# Took a couple pics with the 19s today



## MexicanPsycho (Apr 10, 2004)

Enjoy!


----------



## allroad04 (Apr 16, 2009)

Awesome!


----------



## Turbo_Racer (Jan 10, 2009)

*Re: Took a couple pics with the 19s today (MexicanPsycho)*

Super http://****************.com/smile/emthup.gif Model ?


----------



## kaptainkrunk (Oct 18, 2007)

*Re: Took a couple pics with the 19s today (Turbo_Racer)*

Looks nice! I am glad to see people modding these things. I had a wheel salesperson tell me once that he could not find a wheel that would clear the front caliper.


----------



## G60 Carat (May 14, 2004)

As a middle aged white guy from suburbia, I can safely say that thing is f*ckin' Gangsta!
I really should get wheels for mine, but it's already a money pit. These things are like supermodels, hard on the wallet, but sooo worth it!


----------



## callawayrabbit (Mar 20, 2003)

*Re: (G60 Carat)*

nice 
what et are those


----------



## MexicanPsycho (Apr 10, 2004)

*Re: (G60 Carat)*


_Quote, originally posted by *G60 Carat* »_As a middle aged white guy from suburbia, I can safely say that thing is f*ckin' Gangsta!
I really should get wheels for mine, but it's already a money pit. These things are like supermodels, hard on the wallet, but sooo worth it!

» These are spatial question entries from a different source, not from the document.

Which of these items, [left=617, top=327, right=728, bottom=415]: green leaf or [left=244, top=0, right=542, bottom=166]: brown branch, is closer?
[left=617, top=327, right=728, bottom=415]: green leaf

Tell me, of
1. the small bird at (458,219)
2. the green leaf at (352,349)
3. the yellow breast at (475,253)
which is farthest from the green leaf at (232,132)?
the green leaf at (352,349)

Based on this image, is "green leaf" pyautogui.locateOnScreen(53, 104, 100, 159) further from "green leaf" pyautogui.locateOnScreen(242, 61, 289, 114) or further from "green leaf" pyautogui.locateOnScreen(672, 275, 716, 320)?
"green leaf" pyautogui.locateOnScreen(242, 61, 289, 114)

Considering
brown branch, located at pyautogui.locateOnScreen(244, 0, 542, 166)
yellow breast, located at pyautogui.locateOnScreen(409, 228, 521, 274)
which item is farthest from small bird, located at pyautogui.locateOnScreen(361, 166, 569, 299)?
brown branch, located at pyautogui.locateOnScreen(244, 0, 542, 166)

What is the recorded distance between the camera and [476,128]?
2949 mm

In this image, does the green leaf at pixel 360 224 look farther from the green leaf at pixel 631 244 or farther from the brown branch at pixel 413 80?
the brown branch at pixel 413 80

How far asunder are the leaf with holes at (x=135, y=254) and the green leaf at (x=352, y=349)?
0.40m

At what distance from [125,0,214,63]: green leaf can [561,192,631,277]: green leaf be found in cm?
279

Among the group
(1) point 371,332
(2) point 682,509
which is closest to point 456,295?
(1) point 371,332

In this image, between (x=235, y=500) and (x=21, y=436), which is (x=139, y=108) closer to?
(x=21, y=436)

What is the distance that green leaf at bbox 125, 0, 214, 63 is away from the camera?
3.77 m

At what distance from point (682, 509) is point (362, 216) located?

I thought the corrado was a money pit until I bought the allroad! its an awesome vehicle but too much for me so it will be for sale soon


----------



## BeechSierra (Jan 29, 2005)

*Re: (MexicanPsycho)*

As a middle-aged white guy from suburbia, I can say I don't like the look at all. But, to each his own.
Enjoy!
Chris


----------



## G60 Carat (May 14, 2004)

It's a stock Allroad, with 19" wheels, and tinted windows. What's not to like? Looks good in black too.


----------



## Road_Ralley (Feb 4, 2001)

*Re: (MexicanPsycho)*


_Quote, originally posted by *MexicanPsycho* »_
I thought the corrado was a money pit until I bought the allroad! its an awesome vehicle but too much for me so it will be for sale soon









as a fellow corrado owner I think you just talked me out of an allroad with that single statement.


----------



## G60 Carat (May 14, 2004)

*Re: (Road_Ralley)*


_Quote, originally posted by *Road_Ralley* »_
as a fellow corrado owner I think you just talked me out of an allroad with that single statement.









Imagine how I feel, a G60 MKII and an Allroad. I'm a sucker for punishment. Honestly there is a 90% chance my next family car will be Japanese, most likely a Lexus or Acura.


----------